Und wissen Sie was? Ich glaube, der meint das ernst, der Thierse! Ist ja auch fies, wenn keiner Witze über Ernst Röhl (saß in mehrere Monate in DDR-Haft) oder Barrett Brown (in den USA frisch verurteilt zu einer mehrjährigen Gefängnisstrafe) reißt! Ja, was machen wir denn da? Eine staatliche Einrichtung für organisierte Gegensatire? Bisschen im Zeitfenster verrutscht, Herr Thierse?

Wie so oft hilft ein Blick ins Gesetzbuch, der sogenannte »Blasphemieparagraph« en detail lautet: »Wer öffentlich oder durch Verbreiten von Schriften den Inhalt des religiösen oder weltanschaulichen Bekenntnisses anderer in einer Weise beschimpft, die geeignet ist, den öffentlichen Frieden zu stören, wird mit Freiheitsstrafe bis zu drei Jahren oder mit Geldstrafe bestraft. Ebenso wird bestraft, wer öffentlich oder durch Verbreiten von Schriften eine im Inland bestehende Kirche oder andere Religionsgesellschaft oder Weltanschauungsvereinigung, ihre Einrichtungen oder Gebräuche in einer Weise beschimpft, die geeignet ist, den öffentlichen Frieden zu stören.«

Stören also Karikaturisten, die zum Beispiel den Papst mit bepinkelter Soutane oder Mohammed als Hund darstellen, den öffentlichen Frieden in Deutschland? Spätestens natürlich wenn Anschläge auf sie verübt werden, aber sollen wir wirklich vorher schon die Schere ansetzen? Und was ist eigentlich mit einem Weltanschauungsvereinigungsoberhaupt, das seinen zwei Milliarden Followern den Gebrauch von Verhütungsmitteln verbietet und handfeste Kindserziehung gutheißt?
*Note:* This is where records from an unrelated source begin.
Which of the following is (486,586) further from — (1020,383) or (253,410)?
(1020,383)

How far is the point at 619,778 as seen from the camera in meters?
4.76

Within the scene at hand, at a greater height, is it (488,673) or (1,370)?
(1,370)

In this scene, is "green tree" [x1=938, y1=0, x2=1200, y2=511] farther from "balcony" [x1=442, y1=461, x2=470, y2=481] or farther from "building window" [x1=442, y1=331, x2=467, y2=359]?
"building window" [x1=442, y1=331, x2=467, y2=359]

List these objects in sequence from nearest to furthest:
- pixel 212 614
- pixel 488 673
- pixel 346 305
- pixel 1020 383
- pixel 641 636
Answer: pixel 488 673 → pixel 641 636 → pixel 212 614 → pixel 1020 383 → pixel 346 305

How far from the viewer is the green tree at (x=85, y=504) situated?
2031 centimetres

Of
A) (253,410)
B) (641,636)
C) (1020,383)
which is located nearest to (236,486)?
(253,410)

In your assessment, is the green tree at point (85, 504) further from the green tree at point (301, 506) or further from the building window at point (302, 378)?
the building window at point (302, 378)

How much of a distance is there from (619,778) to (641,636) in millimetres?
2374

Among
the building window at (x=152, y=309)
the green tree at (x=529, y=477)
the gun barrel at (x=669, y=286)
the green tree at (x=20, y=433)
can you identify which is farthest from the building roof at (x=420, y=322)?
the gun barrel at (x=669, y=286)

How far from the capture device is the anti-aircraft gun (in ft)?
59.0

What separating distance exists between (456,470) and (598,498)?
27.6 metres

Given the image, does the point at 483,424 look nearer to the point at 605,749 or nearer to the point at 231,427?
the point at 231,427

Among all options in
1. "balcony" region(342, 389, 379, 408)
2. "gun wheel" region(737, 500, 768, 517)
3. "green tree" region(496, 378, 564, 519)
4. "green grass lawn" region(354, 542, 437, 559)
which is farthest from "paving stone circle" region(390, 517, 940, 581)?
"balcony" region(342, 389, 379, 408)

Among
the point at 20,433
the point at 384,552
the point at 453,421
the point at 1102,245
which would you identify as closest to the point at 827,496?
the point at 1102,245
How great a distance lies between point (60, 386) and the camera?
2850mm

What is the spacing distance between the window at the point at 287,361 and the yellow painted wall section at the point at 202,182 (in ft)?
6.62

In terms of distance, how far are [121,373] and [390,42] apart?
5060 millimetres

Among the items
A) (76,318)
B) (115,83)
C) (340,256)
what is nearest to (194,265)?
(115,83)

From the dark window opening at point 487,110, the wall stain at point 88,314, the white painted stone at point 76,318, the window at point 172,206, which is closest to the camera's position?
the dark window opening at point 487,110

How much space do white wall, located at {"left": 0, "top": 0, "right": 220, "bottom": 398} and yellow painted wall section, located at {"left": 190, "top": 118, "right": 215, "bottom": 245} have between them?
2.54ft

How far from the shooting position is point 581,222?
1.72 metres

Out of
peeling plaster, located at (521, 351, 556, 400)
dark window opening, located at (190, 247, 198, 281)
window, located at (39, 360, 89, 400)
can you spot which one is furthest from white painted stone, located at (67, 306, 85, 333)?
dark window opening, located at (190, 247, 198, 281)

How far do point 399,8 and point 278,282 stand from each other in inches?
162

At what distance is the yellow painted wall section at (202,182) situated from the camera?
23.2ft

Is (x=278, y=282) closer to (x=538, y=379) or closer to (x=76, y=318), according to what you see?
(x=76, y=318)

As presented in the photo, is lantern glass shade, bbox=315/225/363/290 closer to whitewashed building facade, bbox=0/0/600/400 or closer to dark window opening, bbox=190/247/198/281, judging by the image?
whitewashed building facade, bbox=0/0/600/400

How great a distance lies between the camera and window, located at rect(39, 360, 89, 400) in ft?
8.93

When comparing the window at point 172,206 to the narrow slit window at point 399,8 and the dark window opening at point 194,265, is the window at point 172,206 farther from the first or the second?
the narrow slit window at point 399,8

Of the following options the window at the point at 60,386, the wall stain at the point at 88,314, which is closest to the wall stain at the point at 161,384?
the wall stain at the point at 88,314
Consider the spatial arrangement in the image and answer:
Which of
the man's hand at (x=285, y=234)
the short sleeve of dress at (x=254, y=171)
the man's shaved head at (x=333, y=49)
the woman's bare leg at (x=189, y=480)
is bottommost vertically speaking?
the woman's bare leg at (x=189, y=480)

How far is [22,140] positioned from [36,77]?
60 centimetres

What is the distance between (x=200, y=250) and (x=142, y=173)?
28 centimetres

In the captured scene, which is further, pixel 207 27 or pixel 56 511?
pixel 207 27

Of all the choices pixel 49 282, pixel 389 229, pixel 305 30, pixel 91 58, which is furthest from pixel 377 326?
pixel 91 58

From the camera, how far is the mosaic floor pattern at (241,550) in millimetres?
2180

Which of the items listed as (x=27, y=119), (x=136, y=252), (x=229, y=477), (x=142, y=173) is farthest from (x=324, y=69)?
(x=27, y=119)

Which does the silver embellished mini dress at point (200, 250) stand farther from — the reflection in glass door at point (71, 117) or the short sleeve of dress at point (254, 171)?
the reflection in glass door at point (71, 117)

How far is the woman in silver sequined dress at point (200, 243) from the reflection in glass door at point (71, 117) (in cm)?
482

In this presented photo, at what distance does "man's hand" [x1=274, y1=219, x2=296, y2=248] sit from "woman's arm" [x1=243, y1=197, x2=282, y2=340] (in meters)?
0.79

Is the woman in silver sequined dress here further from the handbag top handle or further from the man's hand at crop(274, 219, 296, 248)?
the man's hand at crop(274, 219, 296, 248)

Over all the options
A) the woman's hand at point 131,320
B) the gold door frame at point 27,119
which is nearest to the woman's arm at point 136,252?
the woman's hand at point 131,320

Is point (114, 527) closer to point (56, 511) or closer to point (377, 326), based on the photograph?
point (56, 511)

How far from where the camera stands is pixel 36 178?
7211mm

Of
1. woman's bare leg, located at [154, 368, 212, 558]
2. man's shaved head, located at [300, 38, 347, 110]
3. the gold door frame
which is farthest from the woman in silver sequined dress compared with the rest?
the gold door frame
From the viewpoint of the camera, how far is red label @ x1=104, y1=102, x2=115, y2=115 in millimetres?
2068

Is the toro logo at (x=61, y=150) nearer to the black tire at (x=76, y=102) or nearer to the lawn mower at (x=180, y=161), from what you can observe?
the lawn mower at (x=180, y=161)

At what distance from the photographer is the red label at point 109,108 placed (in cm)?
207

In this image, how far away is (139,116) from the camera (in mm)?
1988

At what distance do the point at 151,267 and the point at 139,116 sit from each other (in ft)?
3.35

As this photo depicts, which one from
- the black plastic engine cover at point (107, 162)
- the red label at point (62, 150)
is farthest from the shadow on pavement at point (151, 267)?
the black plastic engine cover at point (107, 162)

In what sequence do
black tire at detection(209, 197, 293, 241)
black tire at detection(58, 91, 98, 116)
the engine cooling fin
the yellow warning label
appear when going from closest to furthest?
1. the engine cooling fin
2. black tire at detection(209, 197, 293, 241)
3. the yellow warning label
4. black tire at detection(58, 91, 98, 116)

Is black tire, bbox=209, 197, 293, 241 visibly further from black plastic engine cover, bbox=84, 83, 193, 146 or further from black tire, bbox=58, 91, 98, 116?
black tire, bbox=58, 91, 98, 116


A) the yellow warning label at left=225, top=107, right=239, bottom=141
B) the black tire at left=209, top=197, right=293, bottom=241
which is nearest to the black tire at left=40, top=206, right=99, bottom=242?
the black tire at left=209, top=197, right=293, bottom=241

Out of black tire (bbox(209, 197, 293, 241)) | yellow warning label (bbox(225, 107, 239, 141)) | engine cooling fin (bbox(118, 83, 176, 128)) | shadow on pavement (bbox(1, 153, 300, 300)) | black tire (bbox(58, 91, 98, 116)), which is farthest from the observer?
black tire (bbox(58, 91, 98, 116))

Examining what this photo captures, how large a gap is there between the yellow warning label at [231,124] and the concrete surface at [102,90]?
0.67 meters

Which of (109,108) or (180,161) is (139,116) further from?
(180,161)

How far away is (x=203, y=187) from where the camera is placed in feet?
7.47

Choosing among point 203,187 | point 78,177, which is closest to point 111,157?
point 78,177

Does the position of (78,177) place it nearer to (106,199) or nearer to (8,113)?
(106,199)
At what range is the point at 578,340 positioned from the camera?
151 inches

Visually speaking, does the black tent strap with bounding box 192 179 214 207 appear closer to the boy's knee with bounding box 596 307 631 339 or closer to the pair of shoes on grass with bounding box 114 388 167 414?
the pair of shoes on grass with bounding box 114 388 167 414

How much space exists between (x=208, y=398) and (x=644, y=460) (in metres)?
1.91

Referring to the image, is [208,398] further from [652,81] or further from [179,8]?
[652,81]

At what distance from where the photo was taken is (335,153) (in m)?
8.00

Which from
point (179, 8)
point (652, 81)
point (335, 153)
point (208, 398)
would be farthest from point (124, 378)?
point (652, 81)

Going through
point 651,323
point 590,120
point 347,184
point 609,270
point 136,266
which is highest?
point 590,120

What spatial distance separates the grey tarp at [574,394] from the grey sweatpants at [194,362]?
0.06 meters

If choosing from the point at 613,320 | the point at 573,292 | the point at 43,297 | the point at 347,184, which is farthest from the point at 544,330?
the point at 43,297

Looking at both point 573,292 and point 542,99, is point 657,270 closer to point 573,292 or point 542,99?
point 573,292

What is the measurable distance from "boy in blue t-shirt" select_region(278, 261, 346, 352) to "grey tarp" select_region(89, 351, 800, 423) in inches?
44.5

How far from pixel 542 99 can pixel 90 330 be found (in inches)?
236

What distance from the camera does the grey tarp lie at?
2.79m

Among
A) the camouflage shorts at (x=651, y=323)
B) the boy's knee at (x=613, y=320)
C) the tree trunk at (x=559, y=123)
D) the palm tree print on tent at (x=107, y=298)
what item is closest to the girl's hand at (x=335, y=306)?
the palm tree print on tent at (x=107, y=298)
Wie hoch sind die Auflagen von Titanic und Charlie Hebdo gleich noch mal?

Eins muss man dem guten Wolfi aber lassen, in der oben erwähnten Diskussion hat er einen wichtigen Punkt aufs Tablett gebracht: Das Grundgesetz der Bundesrepublik Deutschland schützt nicht die Religion – keine –, sondern die Religionsfreiheit: »Die Freiheit des Glaubens, des Gewissens und die Freiheit des religiösen und weltanschaulichen Bekenntnisses sind unverletzlich.« Darüber kann man dann doch mal ein paar Minuten nachdenken.

Und weil ich jetzt irgendwie noch einen Augsburger Dreh in die Kolumne reinkriegen muss, schlage ich zum diesjährigen Friedenfest erstens eine Diskussionsrunde zum Thema »Öffentlicher Frieden und Satire« vor, zweitens einen Cameo-Auftritt von Schorsch Bergoglio mit seiner Band The Kidslappers und drittens ein Ballett zu Blaise Pascals berühmtem Satz »Alles Unheil kommt von einer einzigen Ursache, dass die Menschen nicht in Ruhe in ihrer Kammer sitzen können.« Peace!